- **Written task A**
Repeat verbatim the stretch of the passage on Viljoen and the Boer resistance from "They could have done, in" through "peace or war.".
- **Written task B**
According to the passage on Viljoen and the Boer resistance, of which two newspapers would Arrie Rossouw go on to become editor-in-chief?
- **Written task C**
Write the next part of the passage on Viljoen and the Boer resistance, picking up after its final sentence.

- **Source**
Invictus - Carlin [69]
What happened at Mmabatho is often given as the sole reason why Viljoen decided to abandon the Boer resistance struggle. He confided that there was more to it than that. Once rid of the AWB hooligan element, it would have remained within his means to carry on leading an effective “military” campaign, even if everybody else would have described it as terrorism. “We had a plan in place. We could have stopped the elections from taking place, and not with the SADF, but on our own. We had the means, we had the arms, we had the tactics, and we had the will. Not to take power, not to defeat the SADF, but yes, to prevent the elections from taking place successfully, no doubt about that.”
Arrie Rossouw, perceived four years after Mandela’s release as a heavyweight of Afrikaner journalism, a man who would go on to become editor-in-chief of both Beeld and Die Burger, agreed. “No question, he could have caused terrible damage to this country,” Rossouw said. “He could easily have placed four hundred highly trained former members of the Reconnaissance regiments [Special Forces] under his command, and with them, well armed, he could have blown up airports, train stations, bus stations, assassinated people. They would not have managed to overthrow the government—that was the lesson of Mmabatho—but they could have paralyzed the economy and caused absolute political chaos. And they could have gone on for years and years.”
They could have done, in other words, what the IRA did in Northern Ireland for thirty years, but with far more catastrophic impact. This was partly because they disposed of more arms and more men with more sophisticated military experience, but mainly because South Africa was a fragile, volatile, infant democracy, with a brittle economy, susceptible in a way neither Ireland nor Britain had been to chaos and collapse. The alarming thing was that it fell not to a collective but to one man to decide which of the two it would be, peace or war.

- **Data listing**
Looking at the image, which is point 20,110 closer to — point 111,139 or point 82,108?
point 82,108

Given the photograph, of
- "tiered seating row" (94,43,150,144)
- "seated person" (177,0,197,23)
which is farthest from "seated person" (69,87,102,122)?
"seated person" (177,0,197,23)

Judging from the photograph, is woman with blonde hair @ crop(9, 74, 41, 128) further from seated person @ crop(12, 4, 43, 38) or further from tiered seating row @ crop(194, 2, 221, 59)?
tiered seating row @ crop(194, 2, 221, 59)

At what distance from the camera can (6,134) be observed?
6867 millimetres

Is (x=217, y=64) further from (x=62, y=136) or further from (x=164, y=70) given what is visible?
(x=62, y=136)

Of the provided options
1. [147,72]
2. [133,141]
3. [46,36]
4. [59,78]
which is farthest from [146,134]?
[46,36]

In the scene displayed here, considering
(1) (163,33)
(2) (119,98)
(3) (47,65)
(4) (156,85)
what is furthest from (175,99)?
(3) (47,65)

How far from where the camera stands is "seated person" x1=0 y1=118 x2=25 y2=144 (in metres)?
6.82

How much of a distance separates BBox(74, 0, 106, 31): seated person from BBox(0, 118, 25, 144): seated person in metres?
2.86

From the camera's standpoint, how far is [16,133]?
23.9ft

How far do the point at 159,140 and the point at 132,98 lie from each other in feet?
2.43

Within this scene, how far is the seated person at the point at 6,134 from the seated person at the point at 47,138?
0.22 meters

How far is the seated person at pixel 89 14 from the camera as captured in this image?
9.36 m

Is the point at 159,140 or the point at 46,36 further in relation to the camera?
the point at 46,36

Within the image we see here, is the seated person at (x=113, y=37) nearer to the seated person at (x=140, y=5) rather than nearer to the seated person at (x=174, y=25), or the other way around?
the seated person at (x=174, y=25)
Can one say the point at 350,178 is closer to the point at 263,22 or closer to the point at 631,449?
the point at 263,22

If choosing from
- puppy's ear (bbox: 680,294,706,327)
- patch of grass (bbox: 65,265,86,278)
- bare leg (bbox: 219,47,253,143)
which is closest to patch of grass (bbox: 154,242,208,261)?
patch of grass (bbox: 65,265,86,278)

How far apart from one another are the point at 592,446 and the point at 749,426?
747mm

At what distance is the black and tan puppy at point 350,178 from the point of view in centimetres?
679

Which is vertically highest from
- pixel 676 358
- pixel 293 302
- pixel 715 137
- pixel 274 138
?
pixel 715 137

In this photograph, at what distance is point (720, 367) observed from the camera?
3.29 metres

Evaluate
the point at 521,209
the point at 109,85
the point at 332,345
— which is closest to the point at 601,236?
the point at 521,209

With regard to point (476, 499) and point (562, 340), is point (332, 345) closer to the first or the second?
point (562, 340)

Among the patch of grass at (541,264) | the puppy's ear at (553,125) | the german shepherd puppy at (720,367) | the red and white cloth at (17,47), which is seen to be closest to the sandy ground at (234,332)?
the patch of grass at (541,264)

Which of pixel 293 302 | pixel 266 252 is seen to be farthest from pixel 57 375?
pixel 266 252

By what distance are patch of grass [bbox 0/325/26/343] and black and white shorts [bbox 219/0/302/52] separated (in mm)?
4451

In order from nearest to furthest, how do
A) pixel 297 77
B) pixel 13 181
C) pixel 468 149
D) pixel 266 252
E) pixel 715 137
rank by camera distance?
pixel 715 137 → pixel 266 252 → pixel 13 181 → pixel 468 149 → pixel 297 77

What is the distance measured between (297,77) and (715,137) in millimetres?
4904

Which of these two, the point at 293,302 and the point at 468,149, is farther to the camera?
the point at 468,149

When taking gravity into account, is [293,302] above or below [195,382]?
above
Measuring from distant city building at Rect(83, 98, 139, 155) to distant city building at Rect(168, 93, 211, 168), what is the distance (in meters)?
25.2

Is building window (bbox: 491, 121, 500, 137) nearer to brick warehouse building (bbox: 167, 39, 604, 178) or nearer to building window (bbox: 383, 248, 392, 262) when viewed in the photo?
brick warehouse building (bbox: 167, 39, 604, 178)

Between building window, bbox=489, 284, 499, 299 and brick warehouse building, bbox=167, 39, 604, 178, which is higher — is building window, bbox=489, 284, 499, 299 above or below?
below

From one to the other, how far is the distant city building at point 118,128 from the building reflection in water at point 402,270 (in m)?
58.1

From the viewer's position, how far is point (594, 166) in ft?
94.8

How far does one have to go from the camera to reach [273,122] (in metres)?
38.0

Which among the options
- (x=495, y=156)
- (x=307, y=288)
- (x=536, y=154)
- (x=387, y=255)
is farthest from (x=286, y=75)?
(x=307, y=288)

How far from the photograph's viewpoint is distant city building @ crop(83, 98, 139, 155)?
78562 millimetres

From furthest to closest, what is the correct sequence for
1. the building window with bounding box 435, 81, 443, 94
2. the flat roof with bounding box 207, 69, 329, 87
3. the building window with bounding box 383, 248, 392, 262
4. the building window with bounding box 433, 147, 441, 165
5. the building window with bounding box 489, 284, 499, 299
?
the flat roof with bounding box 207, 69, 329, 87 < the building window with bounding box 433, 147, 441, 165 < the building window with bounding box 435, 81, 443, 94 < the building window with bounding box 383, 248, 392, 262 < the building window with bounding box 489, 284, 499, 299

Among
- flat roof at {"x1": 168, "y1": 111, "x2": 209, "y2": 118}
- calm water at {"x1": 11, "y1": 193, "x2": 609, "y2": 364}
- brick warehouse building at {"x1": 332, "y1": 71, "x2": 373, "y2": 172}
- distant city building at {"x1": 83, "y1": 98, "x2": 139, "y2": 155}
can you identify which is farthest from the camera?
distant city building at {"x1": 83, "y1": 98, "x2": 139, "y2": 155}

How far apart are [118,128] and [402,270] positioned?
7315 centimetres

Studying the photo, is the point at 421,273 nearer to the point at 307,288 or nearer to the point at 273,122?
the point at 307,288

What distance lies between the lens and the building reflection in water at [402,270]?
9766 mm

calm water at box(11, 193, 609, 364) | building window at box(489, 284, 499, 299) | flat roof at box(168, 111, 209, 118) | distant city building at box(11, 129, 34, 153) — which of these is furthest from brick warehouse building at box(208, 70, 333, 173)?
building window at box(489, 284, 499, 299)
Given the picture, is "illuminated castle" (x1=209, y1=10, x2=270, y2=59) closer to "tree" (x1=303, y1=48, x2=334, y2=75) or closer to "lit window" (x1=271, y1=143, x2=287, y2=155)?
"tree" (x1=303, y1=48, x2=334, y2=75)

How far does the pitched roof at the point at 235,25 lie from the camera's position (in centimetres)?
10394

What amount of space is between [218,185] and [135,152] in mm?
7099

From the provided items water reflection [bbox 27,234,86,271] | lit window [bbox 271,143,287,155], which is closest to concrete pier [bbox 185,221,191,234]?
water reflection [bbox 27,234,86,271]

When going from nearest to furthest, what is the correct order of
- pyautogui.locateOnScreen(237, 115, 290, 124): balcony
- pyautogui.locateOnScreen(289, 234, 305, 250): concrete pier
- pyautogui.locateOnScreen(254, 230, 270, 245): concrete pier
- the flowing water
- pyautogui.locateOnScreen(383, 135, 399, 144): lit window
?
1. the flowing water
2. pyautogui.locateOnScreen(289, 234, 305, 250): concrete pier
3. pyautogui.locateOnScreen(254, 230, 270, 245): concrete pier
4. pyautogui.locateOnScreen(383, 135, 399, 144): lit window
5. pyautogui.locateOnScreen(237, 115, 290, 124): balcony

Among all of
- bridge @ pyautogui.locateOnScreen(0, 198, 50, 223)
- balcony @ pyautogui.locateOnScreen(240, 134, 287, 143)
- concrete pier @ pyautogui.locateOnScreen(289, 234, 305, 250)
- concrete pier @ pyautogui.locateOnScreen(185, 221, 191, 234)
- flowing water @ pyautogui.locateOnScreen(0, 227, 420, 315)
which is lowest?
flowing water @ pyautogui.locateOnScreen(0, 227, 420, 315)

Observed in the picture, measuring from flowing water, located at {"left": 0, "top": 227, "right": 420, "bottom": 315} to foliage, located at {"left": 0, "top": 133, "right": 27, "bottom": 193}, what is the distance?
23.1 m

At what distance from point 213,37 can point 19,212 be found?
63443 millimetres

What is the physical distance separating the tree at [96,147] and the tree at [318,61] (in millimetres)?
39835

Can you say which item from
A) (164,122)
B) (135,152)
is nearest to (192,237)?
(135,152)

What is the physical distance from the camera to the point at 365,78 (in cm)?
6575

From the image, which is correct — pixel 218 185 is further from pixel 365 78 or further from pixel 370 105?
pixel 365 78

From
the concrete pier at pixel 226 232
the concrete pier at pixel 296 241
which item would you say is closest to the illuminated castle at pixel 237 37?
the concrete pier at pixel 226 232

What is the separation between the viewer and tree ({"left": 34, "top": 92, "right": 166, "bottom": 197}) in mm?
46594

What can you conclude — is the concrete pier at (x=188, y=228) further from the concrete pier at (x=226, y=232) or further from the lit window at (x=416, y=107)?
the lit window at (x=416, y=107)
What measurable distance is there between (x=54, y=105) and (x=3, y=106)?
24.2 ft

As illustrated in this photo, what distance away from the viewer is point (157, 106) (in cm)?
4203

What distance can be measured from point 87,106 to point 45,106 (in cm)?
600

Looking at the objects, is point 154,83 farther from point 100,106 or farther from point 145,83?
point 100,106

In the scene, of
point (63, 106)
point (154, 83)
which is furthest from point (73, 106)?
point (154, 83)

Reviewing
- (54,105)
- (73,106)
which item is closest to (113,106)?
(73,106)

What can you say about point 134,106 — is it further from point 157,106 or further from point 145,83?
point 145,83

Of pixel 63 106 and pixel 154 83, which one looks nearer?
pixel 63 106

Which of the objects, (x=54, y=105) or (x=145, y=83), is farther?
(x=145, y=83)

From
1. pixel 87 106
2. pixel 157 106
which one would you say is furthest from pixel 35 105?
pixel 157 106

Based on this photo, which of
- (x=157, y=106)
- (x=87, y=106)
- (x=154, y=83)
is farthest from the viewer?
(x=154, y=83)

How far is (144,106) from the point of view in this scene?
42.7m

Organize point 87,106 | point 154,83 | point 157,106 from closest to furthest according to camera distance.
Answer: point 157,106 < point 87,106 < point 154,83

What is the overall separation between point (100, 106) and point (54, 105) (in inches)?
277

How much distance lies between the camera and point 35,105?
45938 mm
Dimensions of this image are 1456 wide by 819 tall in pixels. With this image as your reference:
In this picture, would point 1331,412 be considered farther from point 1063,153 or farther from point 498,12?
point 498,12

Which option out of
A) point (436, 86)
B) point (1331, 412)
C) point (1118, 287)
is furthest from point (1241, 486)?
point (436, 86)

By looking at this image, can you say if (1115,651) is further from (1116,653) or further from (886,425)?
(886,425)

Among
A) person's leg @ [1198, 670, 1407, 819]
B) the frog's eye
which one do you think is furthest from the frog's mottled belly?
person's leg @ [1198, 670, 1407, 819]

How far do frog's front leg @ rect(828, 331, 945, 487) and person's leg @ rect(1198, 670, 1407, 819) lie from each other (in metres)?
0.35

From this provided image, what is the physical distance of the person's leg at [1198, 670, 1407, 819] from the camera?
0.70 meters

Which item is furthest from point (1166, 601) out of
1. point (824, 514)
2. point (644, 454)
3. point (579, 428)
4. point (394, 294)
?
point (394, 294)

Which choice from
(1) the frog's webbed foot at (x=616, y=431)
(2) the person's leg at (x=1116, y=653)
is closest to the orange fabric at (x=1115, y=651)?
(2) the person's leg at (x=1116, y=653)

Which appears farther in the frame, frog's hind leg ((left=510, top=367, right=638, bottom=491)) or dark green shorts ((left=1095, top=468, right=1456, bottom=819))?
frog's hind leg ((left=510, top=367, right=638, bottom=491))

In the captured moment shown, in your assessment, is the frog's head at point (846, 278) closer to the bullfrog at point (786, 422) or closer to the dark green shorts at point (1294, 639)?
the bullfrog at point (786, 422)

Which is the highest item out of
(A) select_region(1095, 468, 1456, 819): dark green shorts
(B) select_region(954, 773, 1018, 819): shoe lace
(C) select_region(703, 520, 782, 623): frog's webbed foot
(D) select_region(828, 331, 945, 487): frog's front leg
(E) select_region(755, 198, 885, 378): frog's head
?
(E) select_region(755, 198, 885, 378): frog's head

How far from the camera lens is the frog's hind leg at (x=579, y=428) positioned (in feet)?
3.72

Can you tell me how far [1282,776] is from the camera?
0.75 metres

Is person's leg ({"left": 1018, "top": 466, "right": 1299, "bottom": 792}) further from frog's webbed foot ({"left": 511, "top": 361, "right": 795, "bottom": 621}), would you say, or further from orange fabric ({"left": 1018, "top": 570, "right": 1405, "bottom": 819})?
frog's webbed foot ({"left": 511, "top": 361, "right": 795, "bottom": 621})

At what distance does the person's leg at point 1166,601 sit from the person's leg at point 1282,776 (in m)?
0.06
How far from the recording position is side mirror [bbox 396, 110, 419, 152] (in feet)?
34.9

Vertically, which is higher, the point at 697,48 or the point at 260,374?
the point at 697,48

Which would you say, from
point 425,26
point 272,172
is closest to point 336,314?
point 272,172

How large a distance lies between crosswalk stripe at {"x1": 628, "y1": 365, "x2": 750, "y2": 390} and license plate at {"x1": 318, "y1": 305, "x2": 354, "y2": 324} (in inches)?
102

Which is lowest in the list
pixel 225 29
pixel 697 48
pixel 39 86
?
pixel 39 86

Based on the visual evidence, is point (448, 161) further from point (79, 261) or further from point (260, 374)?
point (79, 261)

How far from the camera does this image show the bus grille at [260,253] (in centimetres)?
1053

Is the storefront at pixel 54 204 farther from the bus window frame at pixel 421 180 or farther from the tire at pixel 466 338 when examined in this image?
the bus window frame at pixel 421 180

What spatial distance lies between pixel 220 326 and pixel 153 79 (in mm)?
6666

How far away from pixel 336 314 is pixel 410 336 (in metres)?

- **Output A**
They could have done, in other words, what the IRA did in Northern Ireland for thirty years, but with far more catastrophic impact. This was partly because they disposed of more arms and more men with more sophisticated military experience, but mainly because South Africa was a fragile, volatile, infant democracy, with a brittle economy, susceptible in a way neither Ireland nor Britain had been to chaos and collapse. The alarming thing was that it fell not to a collective but to one man to decide which of the two it would be, peace or war.

- **Output B**
Beeld and Die Burger.

- **Output C**
“Yes, it was entirely my decision. Entirely.” Viljoen solemnly confirmed. “During those final weeks before the election, opinion was divided in the Afrikaner Volksfront, fifty-fifty between those who wanted the violent option, disrupting the elections and the whole democratic process in South Africa, and those who wanted a negotiated solution.” So how did he reach his decision? “I always took the view that war or violence is not an easy option. I know war. So I told my supporters that I would take it upon myself whether to go to war or not to go. It was the most difficult decision I had to take in my life.
“In the military you must understand that before making up our minds on a question like this we weigh up all the factors, we evaluate, we think hard, and it is only after a long process that we decide. I considered that the right option was negotiations, and participation in the elections. I considered that it was best for the country, and best for the Afrikaner people.”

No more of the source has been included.